Lise Meitner wurde am 7. November des Jahres 1878 als Tochter des Rechtsanwalts Philipp Meitner in Wien geboren. Sie wurde protestantisch getauft, obwohl ihre Eltern beide aus jüdischen Familien stammten. Da sie als Mädchen kein Gymnasium besuchen durfte, besuchte sie fünf Jahre lang die Volksschule und anschließend eine sogenannte Bürgerschule. Nach Beendigung der Schule bereitete sie sich zwei Jahre lang extern auf die Ablegung der Matura an einem Knabengymnasium vor. Am 11. Juli 1901 bestand sie das Abitur.
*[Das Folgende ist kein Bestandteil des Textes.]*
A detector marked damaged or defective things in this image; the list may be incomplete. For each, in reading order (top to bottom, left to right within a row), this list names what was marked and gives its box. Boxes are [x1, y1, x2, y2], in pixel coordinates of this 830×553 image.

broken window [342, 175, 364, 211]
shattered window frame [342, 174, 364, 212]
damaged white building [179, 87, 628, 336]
Bis zum Jahr 1906 studierte Lise Meitner in Wien Mathematik, Physik und Philosophie. Als zweite Frau überhaupt promovierte sie im selben Jahr mit einer Thematik aus der Wärmelehre. Im Jahr 1907 wechselte sie nach Berlin zu Otto Hahn, um bei ihm ihre Arbeiten, jetzt aber vor allem auf dem Gebiet der Radioaktivität, fortzusetzen. Sie übernahm später eine unbezahlte Assistentenstelle bei Max Planck am 1912 neugegründeten Kaiser-Wilhelm-Institut für Chemie.
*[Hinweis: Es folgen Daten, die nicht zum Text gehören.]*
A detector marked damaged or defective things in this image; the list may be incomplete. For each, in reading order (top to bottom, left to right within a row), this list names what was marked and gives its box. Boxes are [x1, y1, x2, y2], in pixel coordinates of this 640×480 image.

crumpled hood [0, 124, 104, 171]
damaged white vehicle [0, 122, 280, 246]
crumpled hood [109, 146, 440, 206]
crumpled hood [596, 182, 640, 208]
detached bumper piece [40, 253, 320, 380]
Lise Meitners Forschungsschwerpunkt wurde immer mehr die Strahlenphysik. Im Jahr 1918 entdeckte sie gemeinsam mit Otto Hahn das Element mit der Ordnungszahl 91, das heutige Protactinum (Pa). Im gleichen Jahr wurde sie auch Leiterin der physikalischen Abteilung des Max-Planck-Instituts. Im Jahr 1925 bewies sie, dass Gammastrahlung stets die Folge eines vorangegangenen Alpha- oder Betazerfalls des Atomkerns ist.

Als erste Frau in Deutschland habilitierte sich Lise Meitner im Jahr 1922 im Fach Physik und wurde im Jahr 1926 außerordentliche Professorin für experimentelle Kernphysik in Berlin. Nach der Machtergreifung 1933 wurde der Tochter jüdischer Eltern allerdings die Lehrerlaubnis entzogen. 1938 floh sie nach Schweden, wo sie eine Anstellung im Nobel-Institut in Stockholm fand. Trotz ihrer großen, vor allem auch theoretischen, Verdienste um die Entdeckung der Kernspaltung im Jahr 1938 durch Otto Hahn und Fritz Straßmann in Berlin, erhielt Otto Hahn im Jahr 1944 allein den Nobelpreis für Chemie. Diese höchste wissenschaftliche Auszeichnung blieb ihr leider zeitlebens versagt.

Meitner, Hahn und Straßmann konnten zeigen, dass der Uran 235-Kern beim Beschuss mit Neutronen unter anderem in Barium 144 und Krypton 89 zerfällt. Der Begriff der Kernspaltung sowie dessen theoretische Deutung wurden von ihr, gemeinsam mit ihrem Neffen Otto Robert Frisch, unter anderem mit der Arbeit "nuclear fission" der internationalen Wissenschaft bekannt gemacht.

Bis zu ihrer Emeritierung im Jahr 1960 besaß Lise Meitner eine Forschungsprofessur in Stockholm. Im Jahr ihrer Emeritierung wanderte sie nach Cambridge/Großbritannien aus, wo sie bis zu ihrem Tod im Jahr 1968 lebte. Für ihre wissenschaftlichen Leistungen auf dem Gebiet der Radioaktivität erhielt sie zahlreiche Auszeichnungen, so unter anderem:

  • Leibniz-Medaille, Berliner Akademie der Wissenschaften, 1924
  • Woman of the Year, Women´s National Press Club, Washington D.C., 1946
  • Max Planck Medaille, Deutsche Gesellschaft für Physik, 1949
  • Otto-Hahn-Preis, 1955
  • Bundesverdienstkreuz, Deutschland, 1959
  • Enrico-Fermi-Preis der amerikanischen Atomenergie-Behörde

1992 wurde ein neu gefundenes Element (109) nach ihr benannt, es erhielt den Namen Meitnerium. Lise Meitner ist neben Röntgen, Curie, Becquerel und einigen anderen auch eine der Wegbereiterinnen für die Anwendung radioaktiver Substanzen in der Medizin.